Challenges we ran into
We faced the challenge of integrating a new service into the boutique app while preserving its original architecture, ensuring that the microservice could extend the system without breaking it. Deploying and orchestrating AI workloads on GKE required careful design to guarantee scalability and modularity. Another challenge was managing multimodal data, handling text, images, and audio together in a consistent pipeline. Finally, maintaining low latency was essential so that the AI experience would feel immediate and interactive for end users.

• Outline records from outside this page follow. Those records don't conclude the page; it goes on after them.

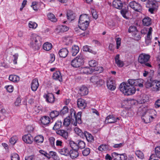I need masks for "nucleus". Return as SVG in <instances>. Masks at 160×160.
<instances>
[{
	"mask_svg": "<svg viewBox=\"0 0 160 160\" xmlns=\"http://www.w3.org/2000/svg\"><path fill=\"white\" fill-rule=\"evenodd\" d=\"M112 155L114 160H130L128 158L127 156L125 153L119 154L116 152L112 153Z\"/></svg>",
	"mask_w": 160,
	"mask_h": 160,
	"instance_id": "6",
	"label": "nucleus"
},
{
	"mask_svg": "<svg viewBox=\"0 0 160 160\" xmlns=\"http://www.w3.org/2000/svg\"><path fill=\"white\" fill-rule=\"evenodd\" d=\"M41 109V107L39 106H36L33 108V111L35 114H37L39 113Z\"/></svg>",
	"mask_w": 160,
	"mask_h": 160,
	"instance_id": "49",
	"label": "nucleus"
},
{
	"mask_svg": "<svg viewBox=\"0 0 160 160\" xmlns=\"http://www.w3.org/2000/svg\"><path fill=\"white\" fill-rule=\"evenodd\" d=\"M58 152L62 155L68 156L69 153V150L66 147H64L62 148H59Z\"/></svg>",
	"mask_w": 160,
	"mask_h": 160,
	"instance_id": "25",
	"label": "nucleus"
},
{
	"mask_svg": "<svg viewBox=\"0 0 160 160\" xmlns=\"http://www.w3.org/2000/svg\"><path fill=\"white\" fill-rule=\"evenodd\" d=\"M59 114V112L54 110L51 112L50 113V116L52 119L57 117Z\"/></svg>",
	"mask_w": 160,
	"mask_h": 160,
	"instance_id": "41",
	"label": "nucleus"
},
{
	"mask_svg": "<svg viewBox=\"0 0 160 160\" xmlns=\"http://www.w3.org/2000/svg\"><path fill=\"white\" fill-rule=\"evenodd\" d=\"M41 38L40 36L35 33L31 35L30 47L35 50H38L41 45L40 40Z\"/></svg>",
	"mask_w": 160,
	"mask_h": 160,
	"instance_id": "2",
	"label": "nucleus"
},
{
	"mask_svg": "<svg viewBox=\"0 0 160 160\" xmlns=\"http://www.w3.org/2000/svg\"><path fill=\"white\" fill-rule=\"evenodd\" d=\"M23 141L26 143L31 144L33 141V137L30 134L25 135L22 137Z\"/></svg>",
	"mask_w": 160,
	"mask_h": 160,
	"instance_id": "8",
	"label": "nucleus"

Accomplishments that we're proud of
We are proud of having built and deployed a fully functional AI service on GKE in a short time frame, proving how fast innovation can be scaled with the right architecture. Delivering features that are both innovative and accessible was an achievement that truly motivated us, as we opened new possibilities for blind and visually impaired users. Beyond the technical milestones, we are proud of how our team worked: engaged, collaborative, and deeply focused on solving a real and relevant problem. This spirit of integration and shared purpose allowed us to move quickly, overcome blockers, and deliver a solution that went beyond expectations.
What we learned
We learned how powerful GKE can be for rapidly prototyping and scaling AI services, giving us the confidence to build modular microservices that integrate smoothly into existing systems. We also learned how accessibility should not be an afterthought: by designing inclusive features such as text-to-speech, we extended the impact of our solution to a broader audience. Finally, we learned that creativity matters, by mixing image generation, product compliments, and fashion tips, we turned a purely technical solution into a human-centered experience that people can relate to.
What's next for NeroFashion
Our next step is to deepen our knowledge and usage of GKE, exploring its full potential for scaling AI services in production scenarios. We also want to test recommendation models on a larger and more complex catalog, since during this hackathon we felt limited by the number of product samples available. Another key area is accessibility: we plan to continue improving inclusive features so that online shopping becomes truly universal. Finally, we see a clear application of MCP (Model Context Protocol) and deep agents in this project. Our goal is to convert the nanobananaservice API we built into an MCP server, enabling deep agents to consume our service seamlessly. Unfortunately, we didn’t have enough time to implement this during the hackathon, but it is one of the directions we’re most excited to explore next.